Have you tried experimenting with different textures of tofu? I find different tofu textures are appropriate for specific recipes. Extra firm tofu (with the water squeezed out- an important step) is delicious barbequed or in Thai-style stir-fries. Firm or soft tofu is great as a substitute for paneer when making Indian food (palak paneer, etc). Silken is ideal for smoothies. However, I wouldn't dare use a soft tofu for stir fries- the consistency is off.
Try also scrambled tofu- take extra firm or firm tofu and mash with a fork until it's crumbly. Sautee with onions, tomatoes, a pinch of salt/cayenne/your seasonings and veggies of choice. A nice mock scrambled egg :)
09-21-2011, 07:28 AM
There are many soy-free vegans, you don't have to eat tofu if you don't like it. We eat a lot of beans and tofu is a rarity. There are two cookbooks that might help you. Vegan on the Cheap and Supermarket Vegan. Both are fairly frugal and Vegan on the Cheap will give a cost break down for the recipes.

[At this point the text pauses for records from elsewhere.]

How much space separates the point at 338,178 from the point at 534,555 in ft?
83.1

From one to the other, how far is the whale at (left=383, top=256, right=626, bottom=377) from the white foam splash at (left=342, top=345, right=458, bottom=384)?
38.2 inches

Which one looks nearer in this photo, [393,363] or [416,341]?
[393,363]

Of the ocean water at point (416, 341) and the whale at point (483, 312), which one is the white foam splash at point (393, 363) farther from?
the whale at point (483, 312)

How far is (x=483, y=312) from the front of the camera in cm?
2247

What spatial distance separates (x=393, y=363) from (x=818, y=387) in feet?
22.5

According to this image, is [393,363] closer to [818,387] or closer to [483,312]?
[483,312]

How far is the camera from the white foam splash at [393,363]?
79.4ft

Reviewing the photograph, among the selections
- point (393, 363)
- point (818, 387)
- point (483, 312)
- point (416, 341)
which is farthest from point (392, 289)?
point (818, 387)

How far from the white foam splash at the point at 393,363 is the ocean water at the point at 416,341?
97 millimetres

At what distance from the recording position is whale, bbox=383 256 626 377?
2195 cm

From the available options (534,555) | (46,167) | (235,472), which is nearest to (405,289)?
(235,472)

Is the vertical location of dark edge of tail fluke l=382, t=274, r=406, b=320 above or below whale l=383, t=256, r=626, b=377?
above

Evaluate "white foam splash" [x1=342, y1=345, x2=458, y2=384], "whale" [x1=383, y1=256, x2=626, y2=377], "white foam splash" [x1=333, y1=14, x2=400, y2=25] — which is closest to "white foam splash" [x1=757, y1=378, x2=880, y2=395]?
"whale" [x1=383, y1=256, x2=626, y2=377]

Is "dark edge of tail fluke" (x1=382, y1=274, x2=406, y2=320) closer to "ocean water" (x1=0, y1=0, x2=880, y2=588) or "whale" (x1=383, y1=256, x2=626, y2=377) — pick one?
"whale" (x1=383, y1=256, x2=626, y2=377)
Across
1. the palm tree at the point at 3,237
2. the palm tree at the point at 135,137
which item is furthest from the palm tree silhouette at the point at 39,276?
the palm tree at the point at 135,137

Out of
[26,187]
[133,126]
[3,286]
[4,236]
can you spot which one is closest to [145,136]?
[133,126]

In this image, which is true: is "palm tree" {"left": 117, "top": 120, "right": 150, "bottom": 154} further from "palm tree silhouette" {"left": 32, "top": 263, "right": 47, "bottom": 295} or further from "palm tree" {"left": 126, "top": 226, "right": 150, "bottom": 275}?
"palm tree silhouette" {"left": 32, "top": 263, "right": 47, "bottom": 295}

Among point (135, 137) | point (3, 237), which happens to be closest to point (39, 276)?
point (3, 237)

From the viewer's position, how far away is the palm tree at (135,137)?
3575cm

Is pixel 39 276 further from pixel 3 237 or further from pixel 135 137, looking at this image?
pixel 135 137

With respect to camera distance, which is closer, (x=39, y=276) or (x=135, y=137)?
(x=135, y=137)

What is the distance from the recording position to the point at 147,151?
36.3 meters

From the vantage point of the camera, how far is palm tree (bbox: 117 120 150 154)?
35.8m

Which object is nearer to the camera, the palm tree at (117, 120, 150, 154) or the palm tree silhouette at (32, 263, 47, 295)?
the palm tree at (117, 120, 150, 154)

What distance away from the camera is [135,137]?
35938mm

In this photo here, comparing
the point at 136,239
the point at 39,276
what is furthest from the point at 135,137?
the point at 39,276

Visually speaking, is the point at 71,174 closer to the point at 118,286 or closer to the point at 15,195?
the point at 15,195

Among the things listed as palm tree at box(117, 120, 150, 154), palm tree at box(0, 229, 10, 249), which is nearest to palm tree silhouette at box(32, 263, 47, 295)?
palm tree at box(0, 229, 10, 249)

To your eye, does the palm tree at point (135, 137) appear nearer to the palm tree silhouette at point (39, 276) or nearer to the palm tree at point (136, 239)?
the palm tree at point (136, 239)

One thing to consider is that taste buds change when your diet changes. You can shelve the idea of eating tofu for now and revisit it later.

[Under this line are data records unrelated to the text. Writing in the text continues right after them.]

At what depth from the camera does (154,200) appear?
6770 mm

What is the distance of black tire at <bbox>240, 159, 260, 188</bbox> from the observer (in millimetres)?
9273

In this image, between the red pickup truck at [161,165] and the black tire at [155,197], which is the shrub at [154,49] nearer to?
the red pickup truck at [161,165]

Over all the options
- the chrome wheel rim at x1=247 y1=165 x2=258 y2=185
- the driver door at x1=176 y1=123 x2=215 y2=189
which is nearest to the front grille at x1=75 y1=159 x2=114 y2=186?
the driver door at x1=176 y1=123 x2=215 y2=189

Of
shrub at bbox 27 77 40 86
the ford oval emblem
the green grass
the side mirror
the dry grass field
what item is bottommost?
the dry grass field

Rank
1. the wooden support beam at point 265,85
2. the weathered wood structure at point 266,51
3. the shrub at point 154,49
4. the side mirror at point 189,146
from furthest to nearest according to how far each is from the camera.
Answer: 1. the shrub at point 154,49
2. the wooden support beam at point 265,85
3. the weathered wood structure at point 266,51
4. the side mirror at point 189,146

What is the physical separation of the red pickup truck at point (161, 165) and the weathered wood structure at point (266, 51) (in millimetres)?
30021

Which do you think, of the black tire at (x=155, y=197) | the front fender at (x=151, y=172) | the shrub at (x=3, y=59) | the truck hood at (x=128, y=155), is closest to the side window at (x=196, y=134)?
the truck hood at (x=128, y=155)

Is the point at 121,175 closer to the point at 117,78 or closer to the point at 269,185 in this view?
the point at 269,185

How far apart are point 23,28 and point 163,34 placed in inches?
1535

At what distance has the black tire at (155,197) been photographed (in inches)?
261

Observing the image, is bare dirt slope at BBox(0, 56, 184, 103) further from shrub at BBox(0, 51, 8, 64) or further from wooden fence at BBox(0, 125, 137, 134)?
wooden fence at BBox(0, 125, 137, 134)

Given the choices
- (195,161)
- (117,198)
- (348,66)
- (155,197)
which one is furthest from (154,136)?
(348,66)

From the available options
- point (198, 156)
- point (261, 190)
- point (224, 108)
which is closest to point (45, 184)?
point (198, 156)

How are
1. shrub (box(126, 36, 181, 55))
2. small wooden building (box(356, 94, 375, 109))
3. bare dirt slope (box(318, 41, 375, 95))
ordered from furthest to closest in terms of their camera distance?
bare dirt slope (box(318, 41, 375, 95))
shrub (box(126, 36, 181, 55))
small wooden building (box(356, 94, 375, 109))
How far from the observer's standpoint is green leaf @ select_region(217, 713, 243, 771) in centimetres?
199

I also just found this recipe for balsamic roasted tofu:
09-21-2011, 08:56 AM
Not sure if you knew this, but Forks Over Knives has their own companion cookbook. I own it and have tried a few recipes.
By far my favorite recipes come from http://blog.fatfreevegan.com/ or http://www.theppk.com/ The women who runs the ppk (Post Punk Kitchen) has some great cheap recipes in her cookbook Vegan with a Vengeance, and the more recent diet friendly, Appetite for Reduction.

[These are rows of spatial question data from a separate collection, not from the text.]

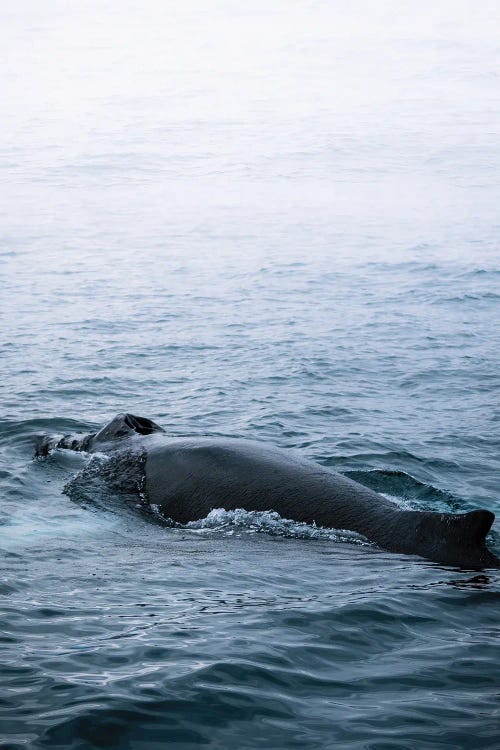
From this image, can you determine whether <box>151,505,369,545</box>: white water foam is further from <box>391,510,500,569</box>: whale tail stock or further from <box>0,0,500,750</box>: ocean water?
<box>391,510,500,569</box>: whale tail stock

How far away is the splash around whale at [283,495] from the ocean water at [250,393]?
198 millimetres

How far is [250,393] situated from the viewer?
16.4 meters

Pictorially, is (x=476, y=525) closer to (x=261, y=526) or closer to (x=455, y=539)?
(x=455, y=539)

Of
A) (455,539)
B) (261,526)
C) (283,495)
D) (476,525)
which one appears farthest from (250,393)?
(476,525)

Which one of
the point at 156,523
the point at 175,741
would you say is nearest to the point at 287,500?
the point at 156,523

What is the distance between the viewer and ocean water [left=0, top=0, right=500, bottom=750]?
268 inches

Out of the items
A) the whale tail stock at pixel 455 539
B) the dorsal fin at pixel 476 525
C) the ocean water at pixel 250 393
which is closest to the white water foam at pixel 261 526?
the ocean water at pixel 250 393

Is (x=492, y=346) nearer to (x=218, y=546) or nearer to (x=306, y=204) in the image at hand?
(x=218, y=546)

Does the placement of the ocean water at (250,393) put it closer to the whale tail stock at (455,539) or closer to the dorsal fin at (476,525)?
the whale tail stock at (455,539)

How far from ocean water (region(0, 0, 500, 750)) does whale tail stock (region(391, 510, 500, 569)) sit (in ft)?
0.70

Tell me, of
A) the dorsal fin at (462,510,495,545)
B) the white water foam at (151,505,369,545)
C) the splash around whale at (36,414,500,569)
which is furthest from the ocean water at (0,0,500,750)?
the dorsal fin at (462,510,495,545)

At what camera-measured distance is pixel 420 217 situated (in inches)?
1275

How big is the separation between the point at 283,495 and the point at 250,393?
6465 millimetres

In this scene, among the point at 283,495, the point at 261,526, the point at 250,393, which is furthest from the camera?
the point at 250,393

You don't have to eat tofu, although I'd encourage you to try different brands before you give up on it completely (My fav is Wildwood Superfirm). Soy Milk is similar in nutrients (tofu is made from soy milk), but really, tofu is a form of soy bean, so any other whole cooked bean or even lentils is going to be similar for nutrition. Tempeh is fermented soybean and also pretty good and soy based, if you are looking for that specifically.
09-25-2011, 12:05 AM
I agree with kaplods The secret of tofu is in how you cook it.
Personally I won't think about cooking with tofu until I've pressed the water from it and it's been in the freezer for two or three days.
I find that freezing tofu really changes the texture. Once it thaws, I can squeeze even more water from it, making it "super-meaty"
Plus: like squeezing water from a sponge, the tofu will then be more able to absorb the flavors of what you are cooking.
There's a cookbook out there that goes into detail about the many different way to prepare tofu for cooking. and I'm not sure but I believe it's called "I can't believe it's tofu" or something of that nature. look on amazon.com
I was really big on soy beans and tofu until I found out that too much can be very bad for your health (more so for children)...So I limit my soy products and my man will hardly touch it now. Unless I'm making tofu stir fry...he can't resist it. ^.^
Kaplods - thank you for the great description! I totally made tofu just like you described and it was really great.
I just wanted to add something:
On top of pressing the water out of the tofu, it also is really marvelous if you (after pressing water out) bake the tofu on 400 for 25 min. or so.
Just rub a tiny bit of oil on the tofu cubes (or cooking spray), lightly salt, and bake. They take on an extremely satisfying almost crunchy texture - not soft at all.
And then you can simply eat it as is, or add it to your stir fry.
10-20-2011, 09:14 AM
Dr. Fuhrman says that most, if not all, of the soy benefits are found in other beans. I don't eat soy because of my thyroid issues, but eat other beans every day.